_What you need to do_:
Each record must be repeated exactly. None may be dropped.

START Stored data

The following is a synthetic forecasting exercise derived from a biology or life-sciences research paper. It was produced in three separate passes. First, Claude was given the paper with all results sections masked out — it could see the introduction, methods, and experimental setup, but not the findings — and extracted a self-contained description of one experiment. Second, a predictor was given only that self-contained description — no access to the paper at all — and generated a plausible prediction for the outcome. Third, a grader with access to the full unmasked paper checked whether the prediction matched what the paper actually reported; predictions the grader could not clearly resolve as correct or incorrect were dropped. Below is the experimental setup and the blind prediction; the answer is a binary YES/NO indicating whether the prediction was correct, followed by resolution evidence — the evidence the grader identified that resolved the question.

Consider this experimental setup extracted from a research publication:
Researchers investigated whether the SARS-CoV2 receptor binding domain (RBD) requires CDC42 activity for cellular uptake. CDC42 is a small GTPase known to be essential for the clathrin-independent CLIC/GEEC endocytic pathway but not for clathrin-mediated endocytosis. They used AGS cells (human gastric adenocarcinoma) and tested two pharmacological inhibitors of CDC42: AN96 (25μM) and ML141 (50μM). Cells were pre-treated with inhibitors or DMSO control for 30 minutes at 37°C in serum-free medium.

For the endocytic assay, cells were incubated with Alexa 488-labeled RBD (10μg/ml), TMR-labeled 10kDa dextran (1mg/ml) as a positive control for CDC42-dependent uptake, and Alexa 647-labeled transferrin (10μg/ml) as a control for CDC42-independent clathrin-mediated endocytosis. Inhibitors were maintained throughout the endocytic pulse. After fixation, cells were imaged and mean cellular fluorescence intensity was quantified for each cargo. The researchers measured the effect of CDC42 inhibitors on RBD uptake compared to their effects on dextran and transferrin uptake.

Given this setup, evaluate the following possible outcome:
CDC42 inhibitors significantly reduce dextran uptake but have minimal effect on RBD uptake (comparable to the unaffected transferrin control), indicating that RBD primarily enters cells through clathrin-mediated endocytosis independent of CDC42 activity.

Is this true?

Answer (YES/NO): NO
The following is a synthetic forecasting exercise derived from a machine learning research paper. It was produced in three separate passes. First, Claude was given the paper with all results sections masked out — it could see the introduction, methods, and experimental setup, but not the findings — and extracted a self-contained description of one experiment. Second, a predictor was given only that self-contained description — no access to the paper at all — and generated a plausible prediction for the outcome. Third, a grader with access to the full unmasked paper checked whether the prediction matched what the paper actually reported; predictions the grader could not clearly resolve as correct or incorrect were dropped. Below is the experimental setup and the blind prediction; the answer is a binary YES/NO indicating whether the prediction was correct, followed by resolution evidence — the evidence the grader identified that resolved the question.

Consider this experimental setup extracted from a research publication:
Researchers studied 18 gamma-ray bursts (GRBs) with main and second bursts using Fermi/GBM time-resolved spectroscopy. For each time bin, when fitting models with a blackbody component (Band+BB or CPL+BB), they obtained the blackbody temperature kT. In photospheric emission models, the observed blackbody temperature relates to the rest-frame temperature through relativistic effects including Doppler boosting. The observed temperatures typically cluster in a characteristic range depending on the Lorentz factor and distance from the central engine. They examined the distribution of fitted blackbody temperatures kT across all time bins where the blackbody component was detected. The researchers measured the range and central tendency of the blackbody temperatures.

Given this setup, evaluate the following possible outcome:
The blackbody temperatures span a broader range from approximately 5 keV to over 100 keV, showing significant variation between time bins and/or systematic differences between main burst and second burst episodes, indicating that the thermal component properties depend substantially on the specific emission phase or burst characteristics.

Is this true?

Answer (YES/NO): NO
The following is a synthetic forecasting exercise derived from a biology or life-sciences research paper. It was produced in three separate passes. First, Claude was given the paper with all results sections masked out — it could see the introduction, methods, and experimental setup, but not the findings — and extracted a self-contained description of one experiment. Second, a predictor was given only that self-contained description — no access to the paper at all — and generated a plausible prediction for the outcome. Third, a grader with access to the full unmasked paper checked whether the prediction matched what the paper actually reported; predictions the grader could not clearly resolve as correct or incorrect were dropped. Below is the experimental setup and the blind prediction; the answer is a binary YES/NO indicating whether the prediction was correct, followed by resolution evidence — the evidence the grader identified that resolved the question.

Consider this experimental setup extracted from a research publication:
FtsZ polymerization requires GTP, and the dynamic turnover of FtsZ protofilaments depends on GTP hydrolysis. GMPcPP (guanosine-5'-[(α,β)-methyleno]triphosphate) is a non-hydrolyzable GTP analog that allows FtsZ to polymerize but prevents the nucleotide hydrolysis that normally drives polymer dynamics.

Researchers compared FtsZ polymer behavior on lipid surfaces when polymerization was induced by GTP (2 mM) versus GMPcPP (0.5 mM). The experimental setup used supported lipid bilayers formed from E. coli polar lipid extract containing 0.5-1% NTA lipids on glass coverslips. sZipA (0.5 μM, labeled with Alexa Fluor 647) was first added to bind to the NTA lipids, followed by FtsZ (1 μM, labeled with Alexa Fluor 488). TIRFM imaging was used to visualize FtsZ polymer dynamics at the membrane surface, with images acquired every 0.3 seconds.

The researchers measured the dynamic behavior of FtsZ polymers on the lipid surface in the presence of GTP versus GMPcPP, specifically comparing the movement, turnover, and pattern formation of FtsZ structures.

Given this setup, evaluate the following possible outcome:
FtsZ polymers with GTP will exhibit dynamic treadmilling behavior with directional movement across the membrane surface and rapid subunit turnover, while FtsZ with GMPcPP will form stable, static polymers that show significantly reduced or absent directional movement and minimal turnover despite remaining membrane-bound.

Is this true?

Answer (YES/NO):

END Stored data

_Answer to the exercise_:
The following is a synthetic forecasting exercise derived from a biology or life-sciences research paper. It was produced in three separate passes. First, Claude was given the paper with all results sections masked out — it could see the introduction, methods, and experimental setup, but not the findings — and extracted a self-contained description of one experiment. Second, a predictor was given only that self-contained description — no access to the paper at all — and generated a plausible prediction for the outcome. Third, a grader with access to the full unmasked paper checked whether the prediction matched what the paper actually reported; predictions the grader could not clearly resolve as correct or incorrect were dropped. Below is the experimental setup and the blind prediction; the answer is a binary YES/NO indicating whether the prediction was correct, followed by resolution evidence — the evidence the grader identified that resolved the question.

Consider this experimental setup extracted from a research publication:
Researchers investigated whether the SARS-CoV2 receptor binding domain (RBD) requires CDC42 activity for cellular uptake. CDC42 is a small GTPase known to be essential for the clathrin-independent CLIC/GEEC endocytic pathway but not for clathrin-mediated endocytosis. They used AGS cells (human gastric adenocarcinoma) and tested two pharmacological inhibitors of CDC42: AN96 (25μM) and ML141 (50μM). Cells were pre-treated with inhibitors or DMSO control for 30 minutes at 37°C in serum-free medium.

For the endocytic assay, cells were incubated with Alexa 488-labeled RBD (10μg/ml), TMR-labeled 10kDa dextran (1mg/ml) as a positive control for CDC42-dependent uptake, and Alexa 647-labeled transferrin (10μg/ml) as a control for CDC42-independent clathrin-mediated endocytosis. Inhibitors were maintained throughout the endocytic pulse. After fixation, cells were imaged and mean cellular fluorescence intensity was quantified for each cargo. The researchers measured the effect of CDC42 inhibitors on RBD uptake compared to their effects on dextran and transferrin uptake.

Given this setup, evaluate the following possible outcome:
CDC42 inhibitors significantly reduce dextran uptake but have minimal effect on RBD uptake (comparable to the unaffected transferrin control), indicating that RBD primarily enters cells through clathrin-mediated endocytosis independent of CDC42 activity.

Is this true?

Answer (YES/NO): NO
The following is a synthetic forecasting exercise derived from a machine learning research paper. It was produced in three separate passes. First, Claude was given the paper with all results sections masked out — it could see the introduction, methods, and experimental setup, but not the findings — and extracted a self-contained description of one experiment. Second, a predictor was given only that self-contained description — no access to the paper at all — and generated a plausible prediction for the outcome. Third, a grader with access to the full unmasked paper checked whether the prediction matched what the paper actually reported; predictions the grader could not clearly resolve as correct or incorrect were dropped. Below is the experimental setup and the blind prediction; the answer is a binary YES/NO indicating whether the prediction was correct, followed by resolution evidence — the evidence the grader identified that resolved the question.

Consider this experimental setup extracted from a research publication:
Researchers studied 18 gamma-ray bursts (GRBs) with main and second bursts using Fermi/GBM time-resolved spectroscopy. For each time bin, when fitting models with a blackbody component (Band+BB or CPL+BB), they obtained the blackbody temperature kT. In photospheric emission models, the observed blackbody temperature relates to the rest-frame temperature through relativistic effects including Doppler boosting. The observed temperatures typically cluster in a characteristic range depending on the Lorentz factor and distance from the central engine. They examined the distribution of fitted blackbody temperatures kT across all time bins where the blackbody component was detected. The researchers measured the range and central tendency of the blackbody temperatures.

Given this setup, evaluate the following possible outcome:
The blackbody temperatures span a broader range from approximately 5 keV to over 100 keV, showing significant variation between time bins and/or systematic differences between main burst and second burst episodes, indicating that the thermal component properties depend substantially on the specific emission phase or burst characteristics.

Is this true?

Answer (YES/NO): NO
The following is a synthetic forecasting exercise derived from a biology or life-sciences research paper. It was produced in three separate passes. First, Claude was given the paper with all results sections masked out — it could see the introduction, methods, and experimental setup, but not the findings — and extracted a self-contained description of one experiment. Second, a predictor was given only that self-contained description — no access to the paper at all — and generated a plausible prediction for the outcome. Third, a grader with access to the full unmasked paper checked whether the prediction matched what the paper actually reported; predictions the grader could not clearly resolve as correct or incorrect were dropped. Below is the experimental setup and the blind prediction; the answer is a binary YES/NO indicating whether the prediction was correct, followed by resolution evidence — the evidence the grader identified that resolved the question.

Consider this experimental setup extracted from a research publication:
FtsZ polymerization requires GTP, and the dynamic turnover of FtsZ protofilaments depends on GTP hydrolysis. GMPcPP (guanosine-5'-[(α,β)-methyleno]triphosphate) is a non-hydrolyzable GTP analog that allows FtsZ to polymerize but prevents the nucleotide hydrolysis that normally drives polymer dynamics.

Researchers compared FtsZ polymer behavior on lipid surfaces when polymerization was induced by GTP (2 mM) versus GMPcPP (0.5 mM). The experimental setup used supported lipid bilayers formed from E. coli polar lipid extract containing 0.5-1% NTA lipids on glass coverslips. sZipA (0.5 μM, labeled with Alexa Fluor 647) was first added to bind to the NTA lipids, followed by FtsZ (1 μM, labeled with Alexa Fluor 488). TIRFM imaging was used to visualize FtsZ polymer dynamics at the membrane surface, with images acquired every 0.3 seconds.

The researchers measured the dynamic behavior of FtsZ polymers on the lipid surface in the presence of GTP versus GMPcPP, specifically comparing the movement, turnover, and pattern formation of FtsZ structures.

Given this setup, evaluate the following possible outcome:
FtsZ polymers with GTP will exhibit dynamic treadmilling behavior with directional movement across the membrane surface and rapid subunit turnover, while FtsZ with GMPcPP will form stable, static polymers that show significantly reduced or absent directional movement and minimal turnover despite remaining membrane-bound.

Is this true?

Answer (YES/NO):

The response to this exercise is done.